[Saved data entries]

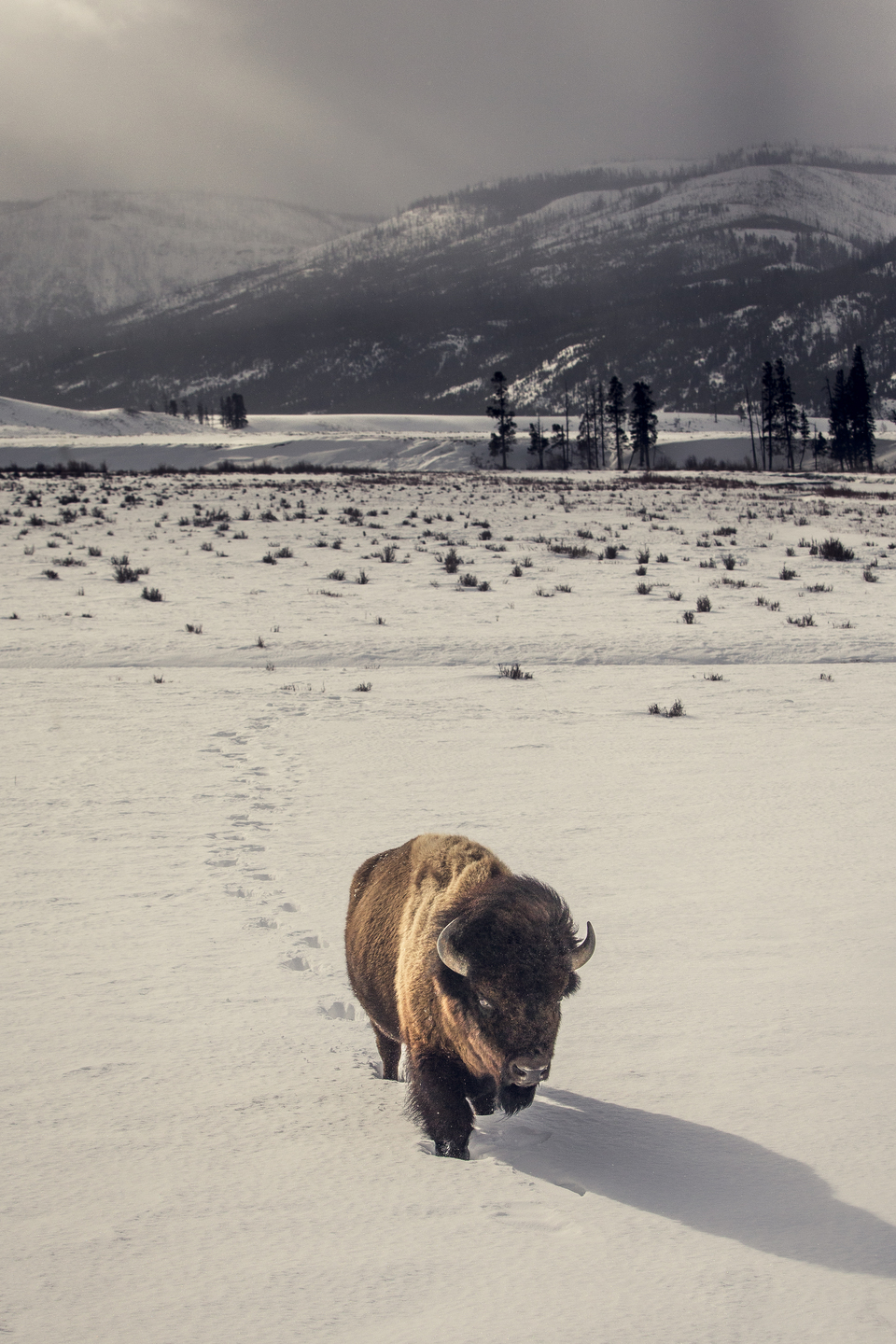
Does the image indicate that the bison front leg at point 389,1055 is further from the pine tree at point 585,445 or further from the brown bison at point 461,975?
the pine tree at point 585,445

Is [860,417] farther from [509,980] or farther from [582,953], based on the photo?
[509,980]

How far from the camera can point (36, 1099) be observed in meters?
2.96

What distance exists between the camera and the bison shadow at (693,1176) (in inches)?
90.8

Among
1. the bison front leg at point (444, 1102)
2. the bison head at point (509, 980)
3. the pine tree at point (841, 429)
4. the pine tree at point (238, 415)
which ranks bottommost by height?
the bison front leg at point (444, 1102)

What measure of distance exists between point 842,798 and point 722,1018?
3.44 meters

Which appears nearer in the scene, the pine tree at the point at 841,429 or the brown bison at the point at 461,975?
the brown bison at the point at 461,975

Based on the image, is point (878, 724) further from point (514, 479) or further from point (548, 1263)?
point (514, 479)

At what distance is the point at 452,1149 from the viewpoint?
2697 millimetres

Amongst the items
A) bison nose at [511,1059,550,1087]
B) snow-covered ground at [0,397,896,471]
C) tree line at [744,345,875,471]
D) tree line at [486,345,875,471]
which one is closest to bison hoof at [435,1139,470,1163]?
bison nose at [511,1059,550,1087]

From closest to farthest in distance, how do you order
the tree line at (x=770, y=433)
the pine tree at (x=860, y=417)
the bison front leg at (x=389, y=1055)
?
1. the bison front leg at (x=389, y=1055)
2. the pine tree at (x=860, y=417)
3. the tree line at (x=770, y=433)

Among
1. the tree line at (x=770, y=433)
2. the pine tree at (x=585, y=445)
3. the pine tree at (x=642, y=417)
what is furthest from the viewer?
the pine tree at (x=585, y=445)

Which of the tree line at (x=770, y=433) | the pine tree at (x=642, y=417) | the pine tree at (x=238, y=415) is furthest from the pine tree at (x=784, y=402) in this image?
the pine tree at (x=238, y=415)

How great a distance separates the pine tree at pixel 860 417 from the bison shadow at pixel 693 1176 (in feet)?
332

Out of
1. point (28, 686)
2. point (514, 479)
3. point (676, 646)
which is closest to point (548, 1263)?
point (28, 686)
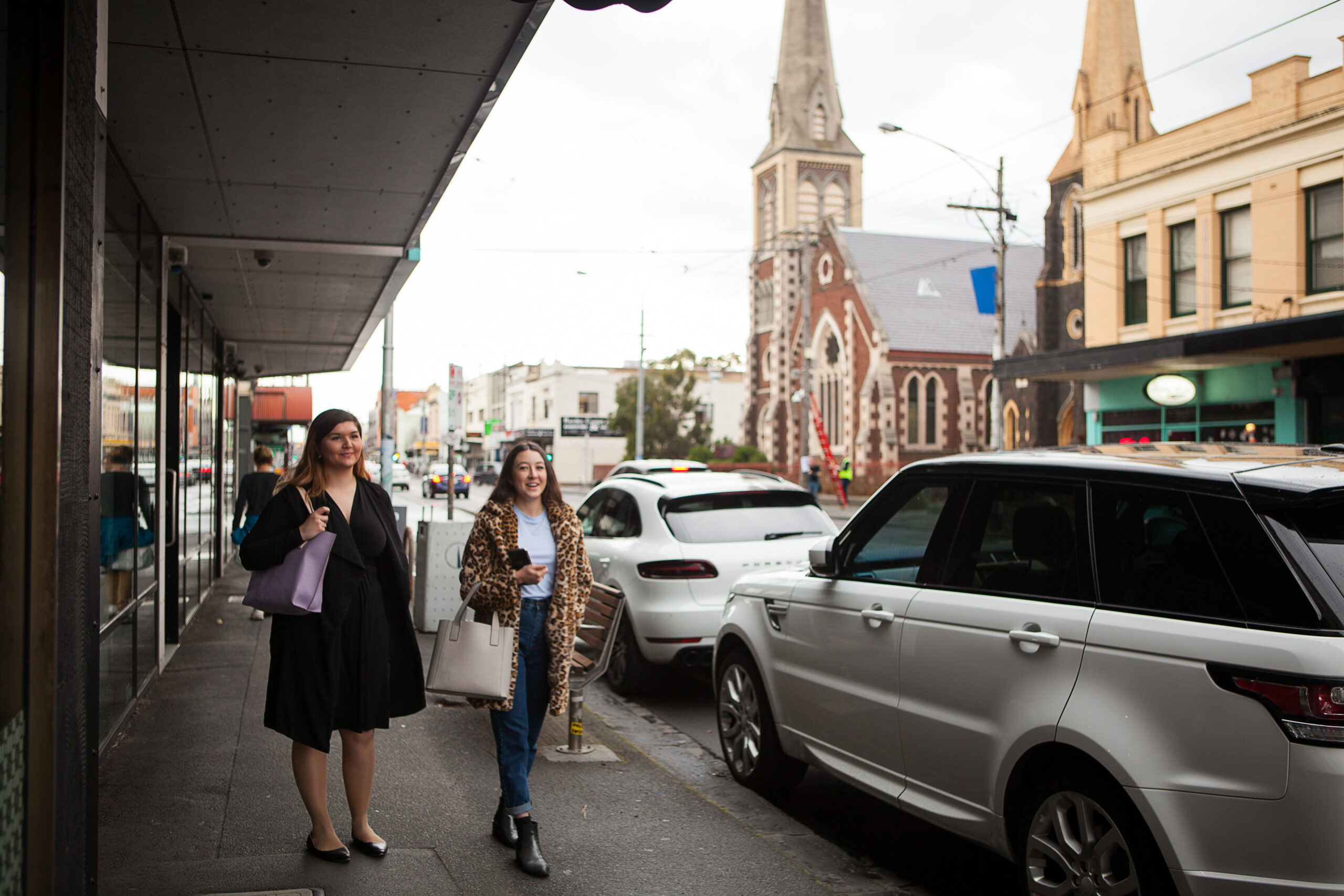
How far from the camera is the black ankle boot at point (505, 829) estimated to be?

# [What you need to do]
Quote the material from the line containing "Is [860,417] farther" to the line containing "3. the tree line at (x=770, y=433)", including both of those lines.

# [Completed exercise]
Is [860,417] farther from [509,980] or farther from [582,953], based on the photo?
[509,980]

How far from the camera can point (36, 1099) be observed in meters?
2.96

What distance exists between the camera and the bison shadow at (693,1176) (in inches)?
90.8

Among
1. the bison front leg at point (444, 1102)
2. the bison head at point (509, 980)
3. the pine tree at point (841, 429)
4. the pine tree at point (238, 415)
which ranks bottommost by height?
the bison front leg at point (444, 1102)

What measure of distance exists between point 842,798 and point 722,1018?
3.44 meters

Which appears nearer in the scene, the pine tree at the point at 841,429 or the brown bison at the point at 461,975?
the brown bison at the point at 461,975

Based on the image, is point (878, 724) further from point (514, 479) or further from point (548, 1263)?
point (514, 479)

At what distance is the point at 452,1149 from the viewpoint?
2697 millimetres

Amongst the items
A) bison nose at [511,1059,550,1087]
B) snow-covered ground at [0,397,896,471]
C) tree line at [744,345,875,471]
D) tree line at [486,345,875,471]
which one is closest to bison hoof at [435,1139,470,1163]?
bison nose at [511,1059,550,1087]

From closest to farthest in distance, how do you order
the tree line at (x=770, y=433)
the pine tree at (x=860, y=417)
the bison front leg at (x=389, y=1055)
?
1. the bison front leg at (x=389, y=1055)
2. the pine tree at (x=860, y=417)
3. the tree line at (x=770, y=433)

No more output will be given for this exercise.